276°
Posted 20 hours ago

Harold Wilson: The Winner

£9.9£99Clearance
ZTS2023's avatar
Shared by
ZTS2023
Joined in 2023
82
63

About this deal

He was born in Panteg Hospital and brought up in Blaenavon, where he attended St. Felix R.C. Primary School. He then went to St. Alban’s R.C. High School, Pontypool, at which he later served as a Governor (2007-2015). He read Politics, Philosophy and Economics at St. Edmund Hall, Oxford, graduating in 2001 before working as a Tutor/Lecturer in Politics at his old college (2002-2015), specialising in twentieth-century British government. On 12 February 2021, he was appointed a member of the Privy Council by Her Late Majesty Queen Elizabeth II, and, in that capacity, signed the Accession document for King Charles III. That said, Thomas-Symonds’ high regard for Wilson is not misplaced. Wilson was prime minister for eight years and won four general elections (in 1964, 1966 and October 1974, although he served as prime minister of a minority government from February 1974). He oversaw the creation of the Open University, his government allowed time for liberal bills in Parliament (most notably on abortion rights and the legalisation of homosexuality), he successfully resisted pressure from the US to send UK troops to Vietnam and he managed to keep the Labour Party together for more than a decade. Not a bad record and one undoubtedly built on his pragmatism and his ability to recognise the strengths in even the most treacherous of colleagues and friends. For all this, Wilson deserves his place on the list of successful Labour leaders alongside Attlee, Tony Blair and maybe even Ramsay MacDonald.

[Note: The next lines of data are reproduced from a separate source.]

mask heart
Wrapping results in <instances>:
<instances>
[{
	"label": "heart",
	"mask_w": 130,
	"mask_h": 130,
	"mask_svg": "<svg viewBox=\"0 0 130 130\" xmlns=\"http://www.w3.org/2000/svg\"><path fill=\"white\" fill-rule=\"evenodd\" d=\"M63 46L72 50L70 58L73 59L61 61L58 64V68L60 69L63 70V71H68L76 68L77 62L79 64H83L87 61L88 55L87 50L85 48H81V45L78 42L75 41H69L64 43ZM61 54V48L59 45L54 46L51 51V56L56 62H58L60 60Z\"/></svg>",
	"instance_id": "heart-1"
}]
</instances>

Harold Wilson Lecture 2023 - Harold Wilson: The Winner The Annual Harold Wilson Lecture 2023 - Harold Wilson: The Winner

In the 1960s and 1970s, Harold Wilson presided over a rare period of Labour dominance, winning four out of the five elections he fought as party leader, though only one – in 1966 – with a working majority.During the latter years of Wilson’s first period as Prime Minister, his authority was tested by Cabinet col­­leagues and press barons alike. But, as Thomas-Symons points out, Wilson exhibited throughout these testing times extraordinary resili­ence and lightness of touch, even in the gravest situations. Although he survived, his attempt to reform the trade unions failed miserably. The enduring social reforms that distinguished Wilson’s first government came largely through the efforts of his home secretary Roy Jenkins. These included the abolition of capital punishment and corporal punishment in prisons, the enshrining of the right to abortion, the legalisation of homosexual acts and the ending of censorship (though not before Wilson had personally censored parts of a play based on Private Eye’s satirical version of the diaries of his wife, Mary). There was also anti-discrimination and equal-pay legislation. These things transformed life in Britain, but with few was Wilson closely associated. Further, the Government could be proud of its record on housing, social services, health, and its help for the poorest, promoting equal pay for women and attempting to end the stigma attached to those on state benefits by recognising that the re­­cipients had rights. He read Politics, Philosophy and Economics at St. Edmund Hall, Oxford. graduating in 2001 before working as a Tutor/Lecturer in Politics at his old college, specialising in twentieth-century British government. When he stood down on 16 March 1976, the upwardly mobile Yorkshire lad was the 20th century’s longest-serving prime minister. His resignation came at a time of his own choosing. He had won four general elections, despite coming to power just as the postwar settlement was beginning to collapse, nationally and internationally. As with the Conservative leader Stanley Baldwin, who also resigned to respectful applause, it was only after Wilson left power that the critics really got to work. And, as with Baldwin, no one has yet managed to retrieve his reputation.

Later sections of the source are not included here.